- _DIRECTIVE_
Format the rows from the line containing "What is the distance" through the end of the rows as a JSON list of strings, with one string per line and blank lines omitted.

- _INFORMATION PROVIDED_
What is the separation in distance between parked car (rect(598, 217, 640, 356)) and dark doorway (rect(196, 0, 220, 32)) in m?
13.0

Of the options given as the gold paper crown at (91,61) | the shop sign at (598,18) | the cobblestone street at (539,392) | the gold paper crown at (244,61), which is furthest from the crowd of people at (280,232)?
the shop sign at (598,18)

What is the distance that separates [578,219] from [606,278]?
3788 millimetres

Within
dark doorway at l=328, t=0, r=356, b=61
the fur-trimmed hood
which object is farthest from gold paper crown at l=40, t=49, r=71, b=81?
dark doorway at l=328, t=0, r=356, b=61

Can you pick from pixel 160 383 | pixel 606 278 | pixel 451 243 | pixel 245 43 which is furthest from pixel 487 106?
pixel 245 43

- _OUTPUT FOR THIS TASK_
[
  "What is the distance that separates [578,219] from [606,278]?",
  "3788 millimetres",
  "Within",
  "dark doorway at l=328, t=0, r=356, b=61",
  "the fur-trimmed hood",
  "which object is farthest from gold paper crown at l=40, t=49, r=71, b=81?",
  "dark doorway at l=328, t=0, r=356, b=61",
  "Can you pick from pixel 160 383 | pixel 606 278 | pixel 451 243 | pixel 245 43 which is furthest from pixel 487 106?",
  "pixel 245 43"
]